Una volta che il modello è stato pronto per iniziare a classificare le informazioni da solo, i ricercatori gli hanno mostrato dati di vita reale dal catalogo delle galassie Cosmicflows-3, che include i movimenti e la distribuzione di 17.000 galassie entro 200 megaparsec della Via Lattea. (Un parsec è di circa 3,26 anni luce, che è di circa 19,2 trilioni di miglia o 30,9 trilioni di chilometri.)

Con i dati inclusi, il modello ha riprodotto accuratamente il Gruppo Locale di galassie vicino alla Via Lattea, nonché un noto "vuoto locale" che include regioni vuote di Questa Rete nelle vicinanze, tra le altre strutture visibili nella mappa.

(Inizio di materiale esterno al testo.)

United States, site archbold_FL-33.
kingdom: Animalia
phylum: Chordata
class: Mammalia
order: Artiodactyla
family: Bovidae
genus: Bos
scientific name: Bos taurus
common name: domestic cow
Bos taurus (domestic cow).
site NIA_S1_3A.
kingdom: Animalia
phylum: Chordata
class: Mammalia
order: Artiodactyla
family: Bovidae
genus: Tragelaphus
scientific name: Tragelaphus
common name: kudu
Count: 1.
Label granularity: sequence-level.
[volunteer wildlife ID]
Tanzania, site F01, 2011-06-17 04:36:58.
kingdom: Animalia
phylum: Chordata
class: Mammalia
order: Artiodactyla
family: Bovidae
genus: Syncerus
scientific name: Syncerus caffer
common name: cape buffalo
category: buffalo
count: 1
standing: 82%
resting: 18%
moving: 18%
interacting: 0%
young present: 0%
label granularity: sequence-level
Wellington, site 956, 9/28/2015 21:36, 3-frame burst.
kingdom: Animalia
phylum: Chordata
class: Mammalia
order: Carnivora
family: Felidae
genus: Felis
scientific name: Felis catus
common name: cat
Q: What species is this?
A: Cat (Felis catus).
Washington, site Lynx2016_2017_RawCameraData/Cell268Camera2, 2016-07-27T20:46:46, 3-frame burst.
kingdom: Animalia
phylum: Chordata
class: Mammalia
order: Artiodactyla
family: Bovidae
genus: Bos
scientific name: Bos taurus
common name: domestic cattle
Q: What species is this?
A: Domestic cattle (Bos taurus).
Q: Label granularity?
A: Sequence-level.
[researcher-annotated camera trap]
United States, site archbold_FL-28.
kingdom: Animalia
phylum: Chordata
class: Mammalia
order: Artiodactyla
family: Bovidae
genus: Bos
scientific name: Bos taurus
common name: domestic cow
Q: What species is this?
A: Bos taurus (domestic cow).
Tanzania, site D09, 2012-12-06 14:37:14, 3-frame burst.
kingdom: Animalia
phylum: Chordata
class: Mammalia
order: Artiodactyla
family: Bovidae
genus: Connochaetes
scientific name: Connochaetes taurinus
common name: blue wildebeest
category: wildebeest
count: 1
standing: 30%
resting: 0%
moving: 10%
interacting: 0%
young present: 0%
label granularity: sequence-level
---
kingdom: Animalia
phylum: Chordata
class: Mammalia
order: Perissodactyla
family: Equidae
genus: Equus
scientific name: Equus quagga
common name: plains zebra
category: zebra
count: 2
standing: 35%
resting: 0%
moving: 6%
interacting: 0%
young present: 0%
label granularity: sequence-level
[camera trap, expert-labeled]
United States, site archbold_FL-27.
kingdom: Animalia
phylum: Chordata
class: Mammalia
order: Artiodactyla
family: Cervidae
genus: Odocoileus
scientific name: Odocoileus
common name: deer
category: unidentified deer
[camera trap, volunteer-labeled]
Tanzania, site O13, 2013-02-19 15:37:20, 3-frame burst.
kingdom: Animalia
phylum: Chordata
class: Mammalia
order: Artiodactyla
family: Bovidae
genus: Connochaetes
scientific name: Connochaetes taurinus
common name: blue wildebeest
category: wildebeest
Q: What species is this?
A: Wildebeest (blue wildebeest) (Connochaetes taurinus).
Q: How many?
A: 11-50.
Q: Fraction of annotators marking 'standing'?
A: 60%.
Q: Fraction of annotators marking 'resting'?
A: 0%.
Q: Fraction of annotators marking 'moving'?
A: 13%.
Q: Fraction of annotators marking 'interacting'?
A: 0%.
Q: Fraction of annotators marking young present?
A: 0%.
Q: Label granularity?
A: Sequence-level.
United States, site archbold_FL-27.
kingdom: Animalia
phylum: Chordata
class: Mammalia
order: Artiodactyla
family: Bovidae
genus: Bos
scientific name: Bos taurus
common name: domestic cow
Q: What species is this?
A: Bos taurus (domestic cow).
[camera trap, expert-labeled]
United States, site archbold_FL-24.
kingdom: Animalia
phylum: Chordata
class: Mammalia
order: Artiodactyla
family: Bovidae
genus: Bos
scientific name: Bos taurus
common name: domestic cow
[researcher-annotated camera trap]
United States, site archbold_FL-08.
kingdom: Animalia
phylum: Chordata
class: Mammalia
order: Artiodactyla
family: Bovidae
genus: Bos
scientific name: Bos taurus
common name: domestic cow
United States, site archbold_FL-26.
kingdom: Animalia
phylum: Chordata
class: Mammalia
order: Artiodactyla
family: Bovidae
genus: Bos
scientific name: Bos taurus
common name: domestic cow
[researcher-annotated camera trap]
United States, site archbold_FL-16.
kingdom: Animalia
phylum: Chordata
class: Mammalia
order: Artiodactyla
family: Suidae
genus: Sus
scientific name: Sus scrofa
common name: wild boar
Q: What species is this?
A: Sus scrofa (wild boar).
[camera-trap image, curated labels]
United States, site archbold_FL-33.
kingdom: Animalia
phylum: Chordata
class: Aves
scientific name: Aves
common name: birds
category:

La mappa ha anche mostrato diversi nuovi filamenti che il team intende studiare ulteriormente, compresi quelli che collegano la nostra galassia ad Andromeda. La mappa sarà ancora più accurata dopo che il James Webb This Web Telescope da 9,8 miliardi di dollari della NASA, che dovrebbe essere lanciato entro la fine dell'anno, invierà dati che consentiranno ai ricercatori di vedere galassie ancora più deboli e lontane, hanno affermato i ricercatori.

"Avere una mappa locale della rete cosmica apre un nuovo capitolo dello studio cosmologico", ha detto Jeong. "Possiamo studiare come la distribuzione della materia oscura si collega ad altri dati sulle emissioni, che ci aiuteranno a capire la natura della materia oscura".

Un articolo basato sulla ricerca è stato pubblicato il 26 maggio su The Astrophysical Journal . Il team è stato guidato da Sungwook Hong, che ha una doppia affiliazione con l'Università di Seoul e il Korea Astronomy e This Web Science Institute.